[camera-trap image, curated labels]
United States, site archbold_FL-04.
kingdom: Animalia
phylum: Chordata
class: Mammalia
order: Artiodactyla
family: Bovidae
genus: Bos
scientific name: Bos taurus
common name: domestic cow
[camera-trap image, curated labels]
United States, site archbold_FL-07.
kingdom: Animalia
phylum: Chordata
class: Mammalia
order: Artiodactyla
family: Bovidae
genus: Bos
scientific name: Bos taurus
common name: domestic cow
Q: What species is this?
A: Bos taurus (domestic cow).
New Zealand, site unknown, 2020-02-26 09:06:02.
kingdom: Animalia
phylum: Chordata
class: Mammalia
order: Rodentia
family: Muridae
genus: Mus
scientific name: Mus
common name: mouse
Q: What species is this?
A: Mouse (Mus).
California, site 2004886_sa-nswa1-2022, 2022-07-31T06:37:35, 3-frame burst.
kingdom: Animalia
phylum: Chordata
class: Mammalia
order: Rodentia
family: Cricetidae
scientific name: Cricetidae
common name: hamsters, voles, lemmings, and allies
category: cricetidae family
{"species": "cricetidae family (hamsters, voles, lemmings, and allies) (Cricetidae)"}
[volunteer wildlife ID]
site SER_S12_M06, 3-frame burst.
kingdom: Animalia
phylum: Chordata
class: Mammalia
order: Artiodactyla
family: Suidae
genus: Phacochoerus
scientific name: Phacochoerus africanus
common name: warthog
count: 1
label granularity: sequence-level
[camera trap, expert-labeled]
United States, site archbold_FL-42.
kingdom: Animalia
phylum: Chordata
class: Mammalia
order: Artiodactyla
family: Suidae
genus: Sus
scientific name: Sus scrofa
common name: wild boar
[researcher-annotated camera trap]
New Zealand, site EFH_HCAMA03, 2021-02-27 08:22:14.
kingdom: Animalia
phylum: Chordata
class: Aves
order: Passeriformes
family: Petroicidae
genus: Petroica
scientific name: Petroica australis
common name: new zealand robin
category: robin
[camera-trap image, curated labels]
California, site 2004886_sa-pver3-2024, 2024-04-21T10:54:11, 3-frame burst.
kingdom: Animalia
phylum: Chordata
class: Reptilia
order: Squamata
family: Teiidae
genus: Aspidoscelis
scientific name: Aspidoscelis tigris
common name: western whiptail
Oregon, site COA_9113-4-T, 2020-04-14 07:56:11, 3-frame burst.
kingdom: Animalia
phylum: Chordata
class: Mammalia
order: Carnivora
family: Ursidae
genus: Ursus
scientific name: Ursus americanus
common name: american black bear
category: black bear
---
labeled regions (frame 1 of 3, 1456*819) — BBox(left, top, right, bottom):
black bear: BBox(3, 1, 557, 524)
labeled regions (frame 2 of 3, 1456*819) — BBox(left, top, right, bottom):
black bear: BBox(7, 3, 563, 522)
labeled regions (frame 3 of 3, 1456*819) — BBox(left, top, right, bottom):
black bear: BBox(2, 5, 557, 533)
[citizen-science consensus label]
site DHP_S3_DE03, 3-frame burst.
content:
· · · · ·
YOUR OBJECTIVE:
In the listing above, find the line with "[camera trap, expert-labeled]" and the line with "genus: Petroica"; set down exactly those two lines and every line between them, nothing more.

TASK OUTPUT:
[camera trap, expert-labeled]
United States, site archbold_FL-42.
kingdom: Animalia
phylum: Chordata
class: Mammalia
order: Artiodactyla
family: Suidae
genus: Sus
scientific name: Sus scrofa
common name: wild boar
[researcher-annotated camera trap]
New Zealand, site EFH_HCAMA03, 2021-02-27 08:22:14.
kingdom: Animalia
phylum: Chordata
class: Aves
order: Passeriformes
family: Petroicidae
genus: Petroica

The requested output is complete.